Exercise: Return only the lines from the start of the records through the line that contains "国内公道試乗レポート 小型suv ジャガー e paceは やんちゃなベイビー", inclusive; leave out all pictures.

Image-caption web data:
Start of Block
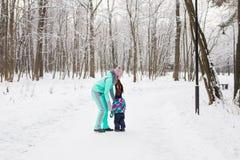 семья счастливая Девушка матери и ребенка на зиме идет в природу Стоковое Фото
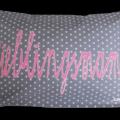 Graues Namenskissen mit Lieblingsmama - Applikation und Sternen-Muster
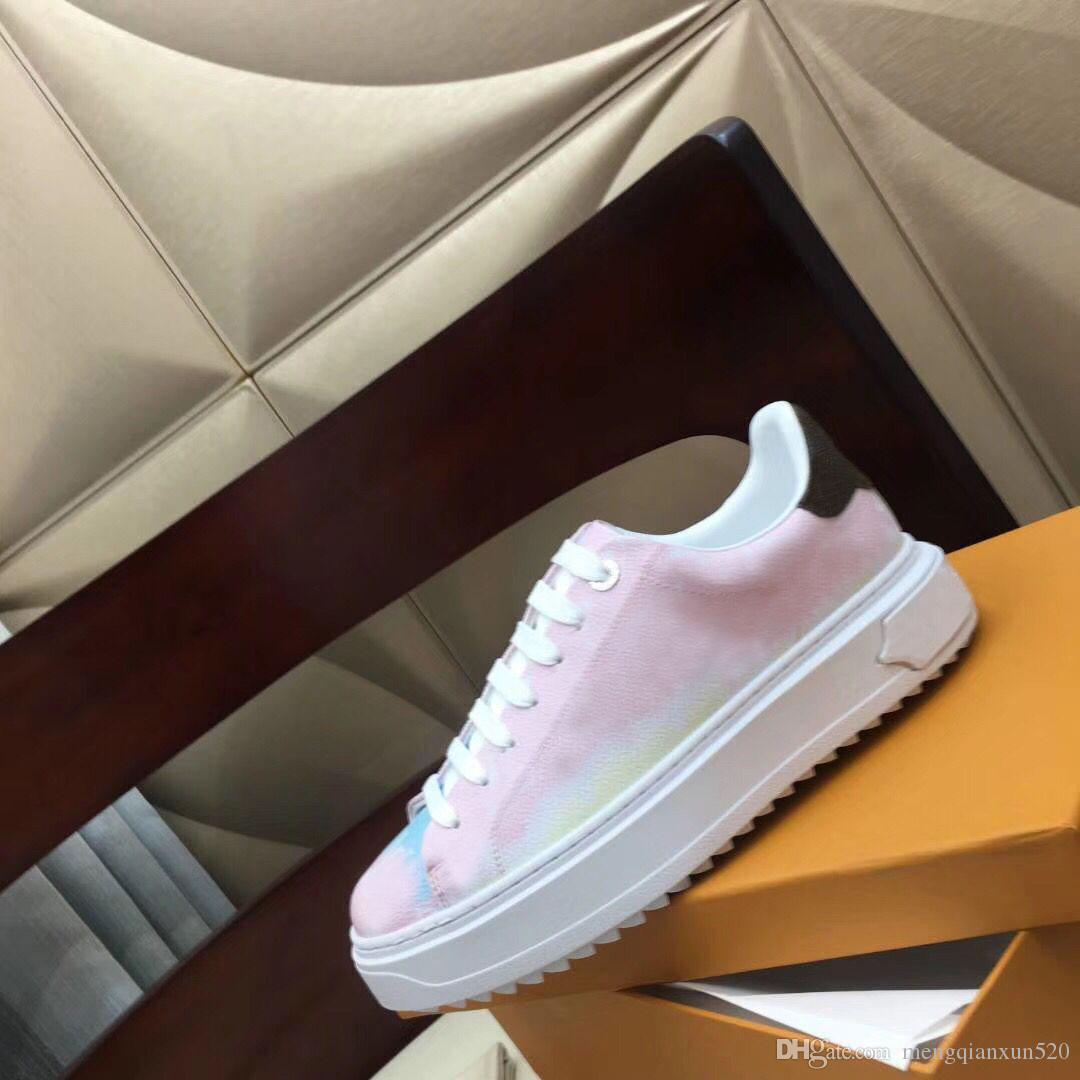 سيدة عارضة الأحذية 100٪ طباعة جلد حذاء رياضة أحذية الدانتيل متابعة امرأة أحذية أزياء منصة جديدة السيدات الترفيه أحذية كبيرة الحجم 35-42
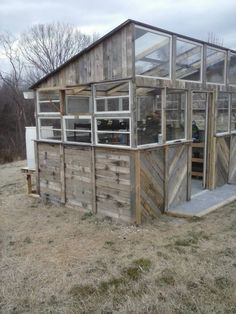 $300 Reclaimed Pallet Greenhouse Build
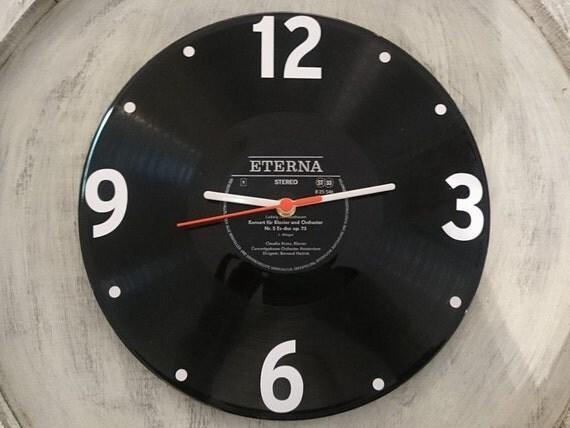 uhr aus schallplatte eterna schwarz lp vinyl deko wall clock. Black Bedroom Furniture Sets. Home Design Ideas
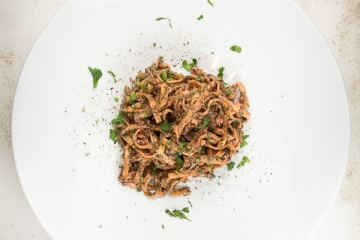fettucine-mit-cashew-rote-bete-spinat-pesto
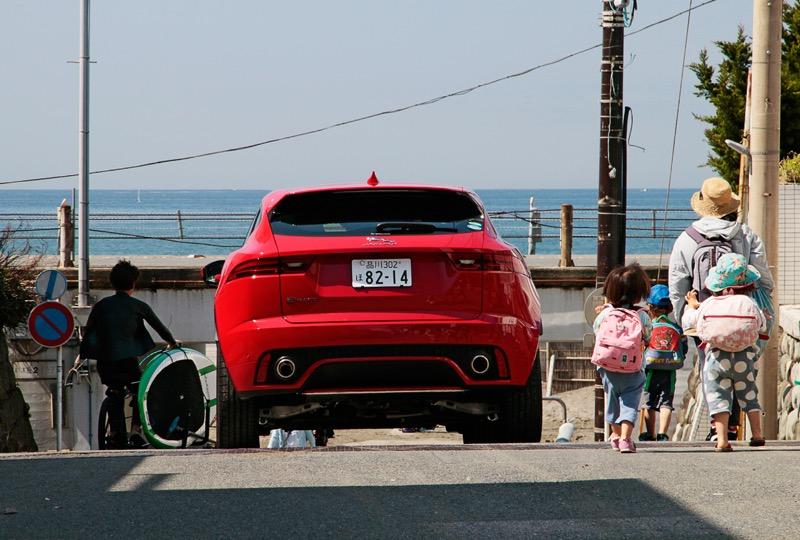 国内公道試乗レポート 小型suv ジャガー e paceは やんちゃなベイビー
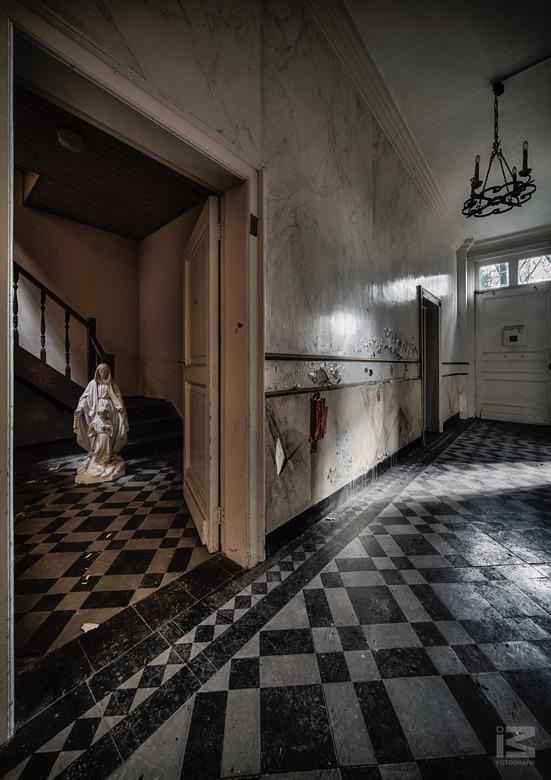 Mary - Dit gehavende beeld van Maria stond in een kamer van een verlaten klooster/schoolgebouw. De combinatie van het verschillende (natuurlijk) licht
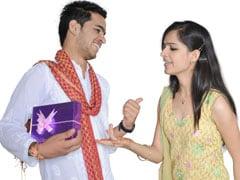 रक्षाबंधन 2018: इस Rakhi बहन को देना चाहते हैं 500 रुपये के अंदर का गिफ्ट तो ये हैं शानदार ऑप्शन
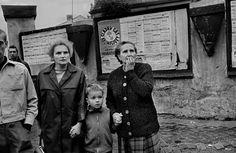 photo by Josef Koudelka/August Warsaw Pact tanks invade Prague War Photography, Street Photography, Prague Spring, Classic Photographers, Warsaw Pact, Visit Prague, Photographer Portfolio, Magnum Photos, Women In History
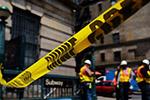 """初步调查显示纽约地铁脱轨事故是""""人为错误""""所致"""
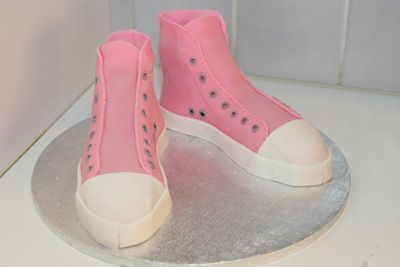 Step by step cake converse all star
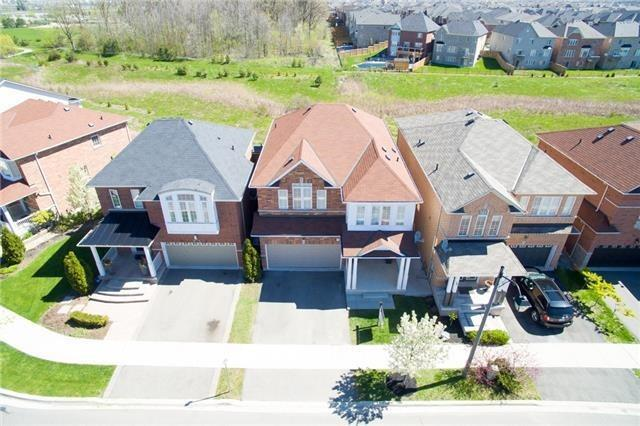 Removed: 445 Bussel Crescent, Milton, ON - Removed on 2017-07-01 06:15:18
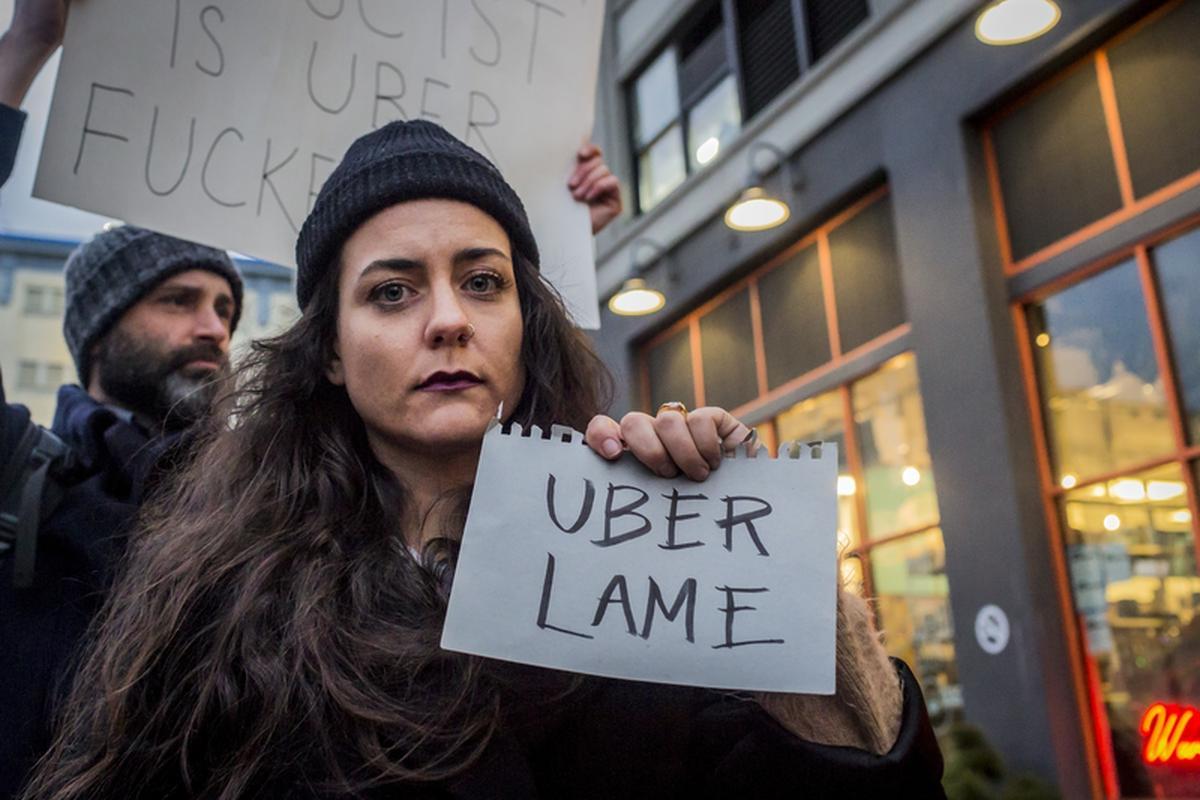 Protest przeciwko udziałowi CEO Ubera w spotkaniu Rady Gospodarczej Donalda Trumpa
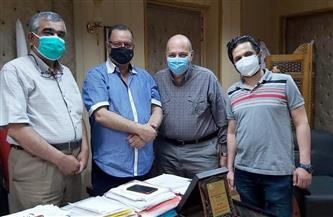 جولة لنقيب أطباء الدقهلية على المستشفيات لدعم الفريق الطبي وتهنئتهم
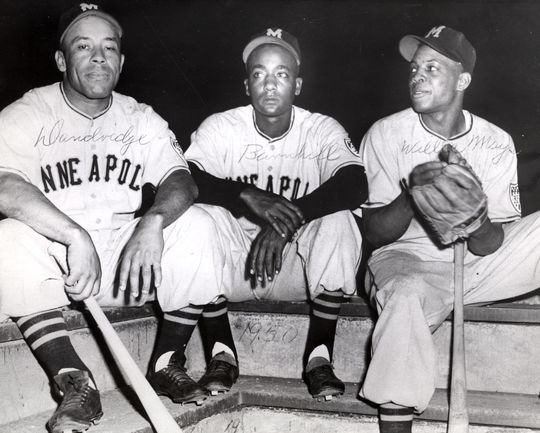 Ray Dandridge, Dave Barnhill and Willie Mays of the Minneapolis Millers. BL-491.72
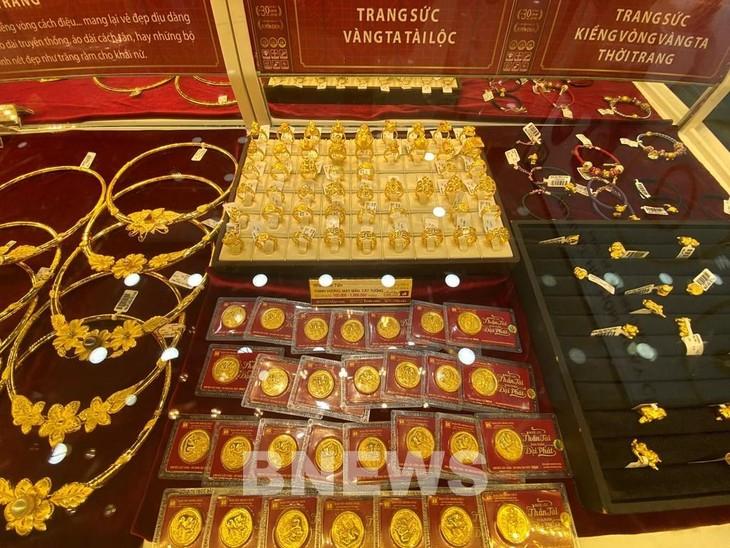 Giá vàng sáng 16/8 giao dịch ở mức 57,5 triệu đồng/lượng. Ảnh: Diệp Anh/BNEWS/TTXVN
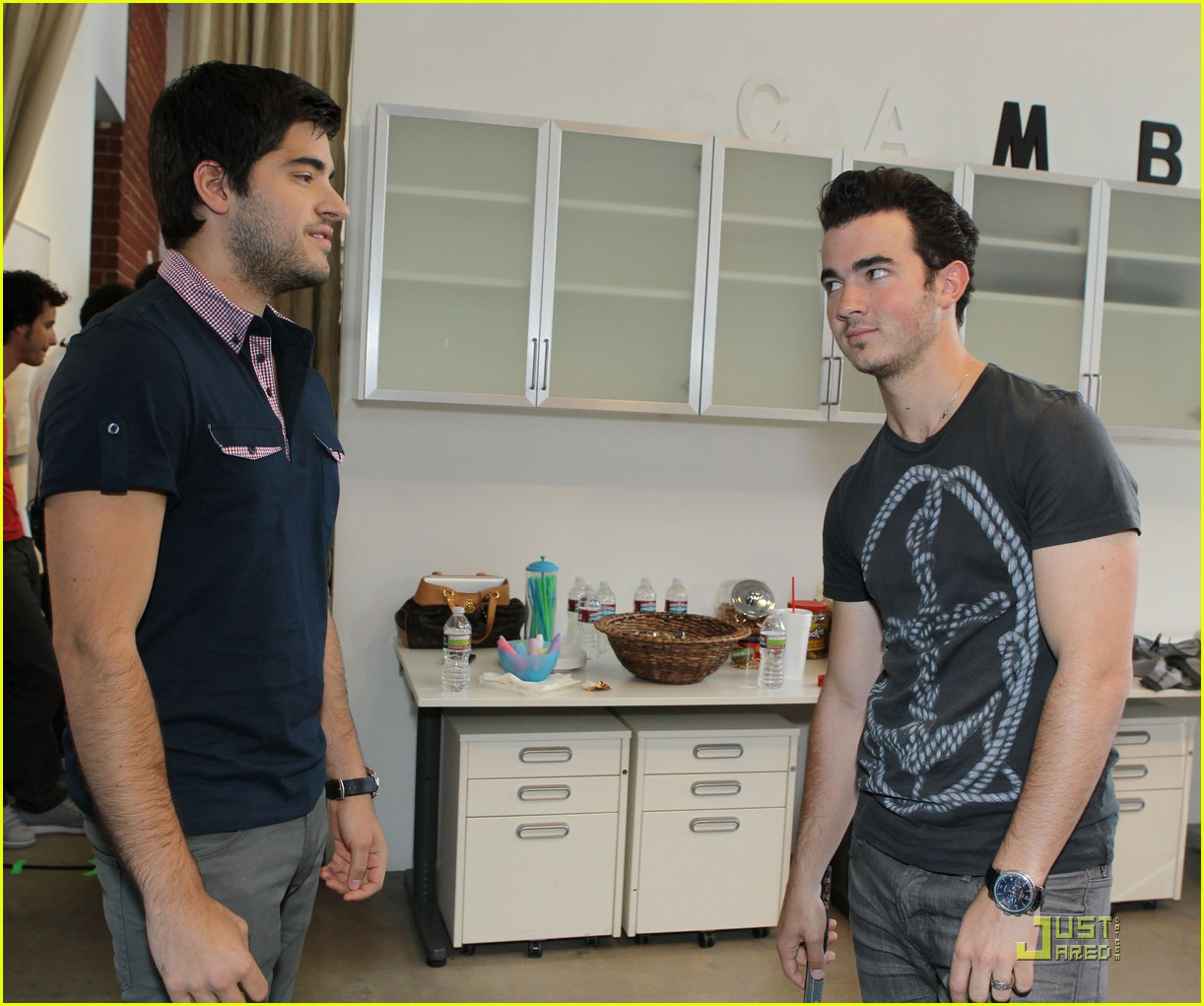 kevin jonas mikey deleasa cambio 05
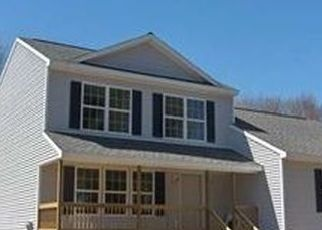 Foreclosed Home en HARRIS ST, Queensbury, NY - 12804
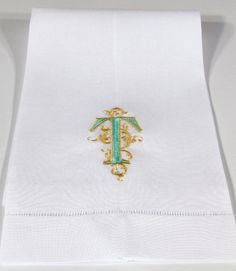 Venezia Monogrammed Linen Guest Towel. Also available as monogrammed napkins, placemats and table runners.http://bellalino.com/Monogram%20Guest%20Towels/venezia_guest_towels.htm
End of Block
Response area:
 семья счастливая Девушка матери и ребенка на зиме идет в природу Стоковое Фото
 Graues Namenskissen mit Lieblingsmama - Applikation und Sternen-Muster
 سيدة عارضة الأحذية 100٪ طباعة جلد حذاء رياضة أحذية الدانتيل متابعة امرأة أحذية أزياء منصة جديدة السيدات الترفيه أحذية كبيرة الحجم 35-42
 $300 Reclaimed Pallet Greenhouse Build
 uhr aus schallplatte eterna schwarz lp vinyl deko wall clock. Black Bedroom Furniture Sets. Home Design Ideas
fettucine-mit-cashew-rote-bete-spinat-pesto
 国内公道試乗レポート 小型suv ジャガー e paceは やんちゃなベイビー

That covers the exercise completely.